Labores de reacondicionamiento e instalación de la obra de Cristina Iglesias en la casa del faro de la isla de Santa Clara, en Donosti.López de Zubiría / EPS

Y hablando del tiempo y del silencio: ¿qué habría pensado de Hondalea el bueno de José Manuel Andoin? La verdad es que tendría derecho a opinar. Fue el último farero de Santa Clara. Perdón, el último técnico mecánico de señales marítimas de Santa Clara, antes de que el faro fuera automatizado. Vivió en aquella casa durante 24 años, de 1944 a 1968, junto a su madre, doña María, y una mula que tenían, Massiel. Cuentan las crónicas —y entre ellas, el precioso cortometraje Ur Artean (Entre aguas), de Jesús Mari Palacios e Iñigo Jiménez— que Andoin, natural de Santoña (Cantabria), fue campeón de España de tiro y que participó en cuatro Juegos Olímpicos (Londres, Roma, Tokio y México). Que era retraído y que entrenaba disparando en la isla. Cuentan que su madre era algo así como la versión donostiarra de la madre de Norman Bates.
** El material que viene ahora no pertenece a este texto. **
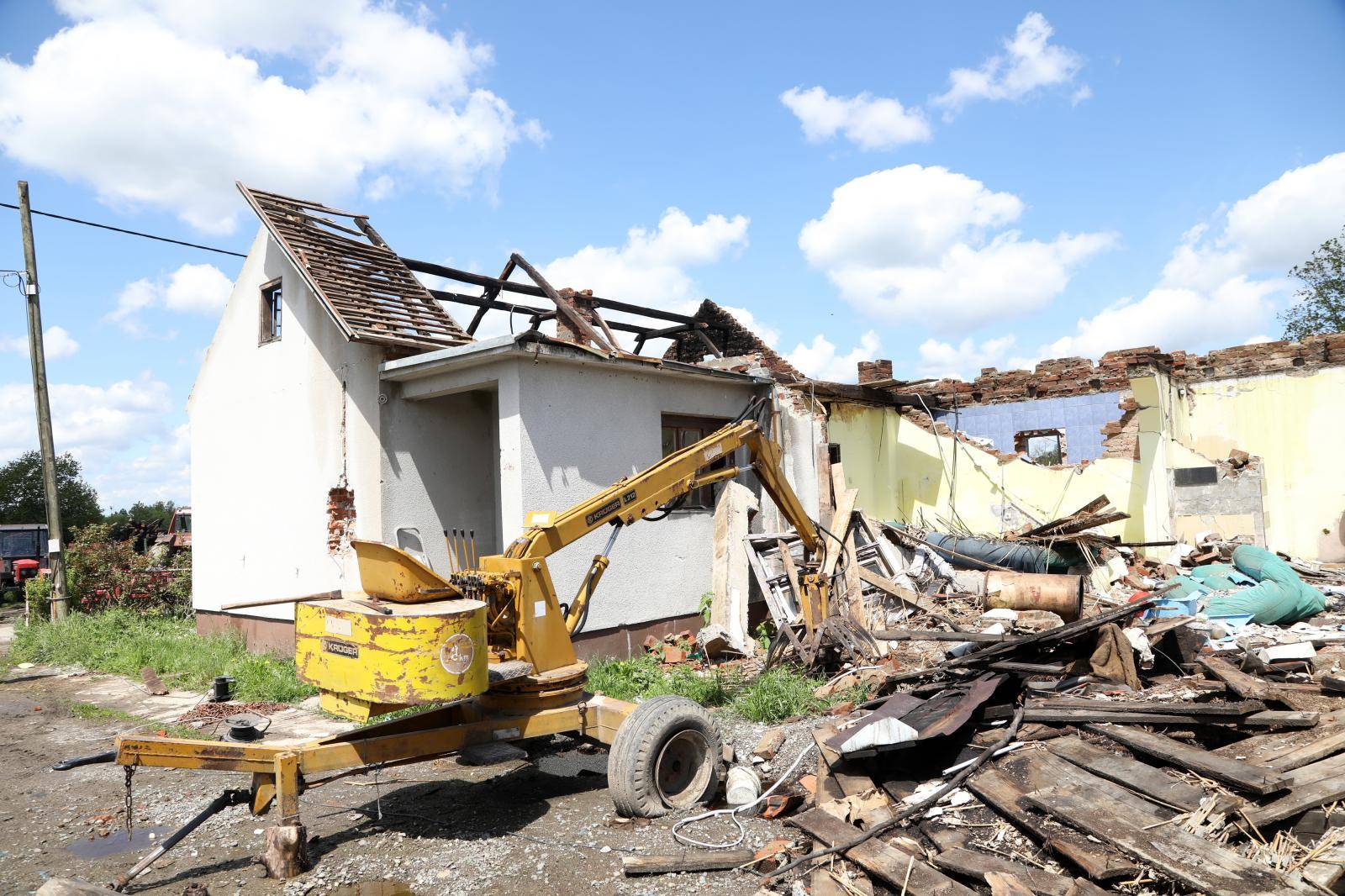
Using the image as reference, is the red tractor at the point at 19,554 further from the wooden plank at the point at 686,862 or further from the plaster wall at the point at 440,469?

Que lo martirizaba. En 1968 dejaron la casa del faro porque Andoin fue trasladado al de Igueldo, situado enfrente. Al cabo de un año, la madre murió. Al poco, José Manuel Andoin se pegó un tiro. Hondalea también es la memoria de aquellos que como él, o como los leprosos a los que aislaron en Santa Clara cuando la peste de 1597, o como los monjes que fundaron en el siglo XIV la ermita en lo alto de la isla, vivieron allí, arriba, entre el tiempo y el silencio de la casa del faro.